For years, many South Africans wondered whether they’d be allowed to keep their medical aid cover under the NHI. At the summit, Mabuza gave the clearest and highest ranking indication of what the future holds for private medical schemes — and their role providing supplementary cover under the NHI.

“We need one health system of all our people… in which health services are provided by both the private and public services according to improved standards of care, and that does not negate the existence of private health schemes for those who desire [them],” he said.

Netcare hospital group CEO Richard Friedland presented research by Insight Actuaries that estimated large private hospitals alone could cater for an extra 7.7-million people under the NHI. Smaller, independent facilities, the analysis argued, could provide an additional 8 000 beds and serve 14-million people if brought into the fold.

A promising pact between public and private may be sealed, but each will have to tread carefully in courting the other.

“We all recognised that irrespective of what the private sector can bring to the party, public sector delivery remains the bedrock of healthcare delivery. There are significant challenges in service delivery and capacity,” Friedland said.

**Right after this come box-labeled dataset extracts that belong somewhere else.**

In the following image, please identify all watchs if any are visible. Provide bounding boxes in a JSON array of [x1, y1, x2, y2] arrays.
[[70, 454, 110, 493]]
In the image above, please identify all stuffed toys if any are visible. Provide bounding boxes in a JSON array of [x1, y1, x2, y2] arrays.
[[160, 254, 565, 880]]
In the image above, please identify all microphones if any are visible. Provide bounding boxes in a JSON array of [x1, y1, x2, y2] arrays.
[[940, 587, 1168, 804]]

He explained: “The question that we face is how can we manfully partner with the public sector in a way that’s not seen as patriarchal or patronising.”

“Most importantly, how do we achieve this in a practical way that is not seen as privatisation through the back door and that our social partners and unions don’t believe this is an attempt by the private sector to potentially privatise the public sector.”

To bridge this, Heywood proposed the development of a public-private charter that would outline values to guide the next phase in private-public healthcare partnerships. It remains to be seen whether this idea will be adopted.

Meanwhile, the national health department and medical aids are working to try to align the basic services they provide by March, national department deputy director general Yogan Pillay recently said at the Global Symposium on Health Systems Research in Liverpool, England.

The department is also working with the international nonprofit the Clinton Health Access Initiative to develop a core range of services to be covered by the NHI, Pillay explained. This will start with mapping the services, procedures and even drugs that are currently offered in the public sector.

Unions and civil society have made it clear, Pillay said: “The NHI will have to maintain or add to services that already exist.”.

But if other countries experiences with universal healthcare is anything to go by, the process to decide on what’s in and what’s out of the NHI will be contentious and based on a mix of economics, medicine and even emotions as the government tries to please a range of sectors including a diverse civil society and balance competing agendas.

The road to the NHI won’t be without arguments — key to managing this will be how transparent government is when it makes decisions that will give the scheme its final form.

“We will confront many challenges along the way. At times, we will disagree”, Mabuza said.

“[But] the path we have chosen is irreversible. We are at the point of no return.” 

Laura Lopez Gonzalez is a freelance health journalist and editor. She was Bhekisisa's news editor then deputy editor between 2016 and 2020.